Items from a data source
--

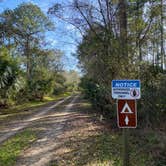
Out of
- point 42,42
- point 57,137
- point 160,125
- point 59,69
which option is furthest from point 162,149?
point 59,69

--

__Problem description__
Rewrite all of the entries above, replacing "option" with "choice" and keeping everything else the same. Omit the pictures from your answer.

__Solution__
Out of
- point 42,42
- point 57,137
- point 160,125
- point 59,69
which choice is furthest from point 162,149?
point 59,69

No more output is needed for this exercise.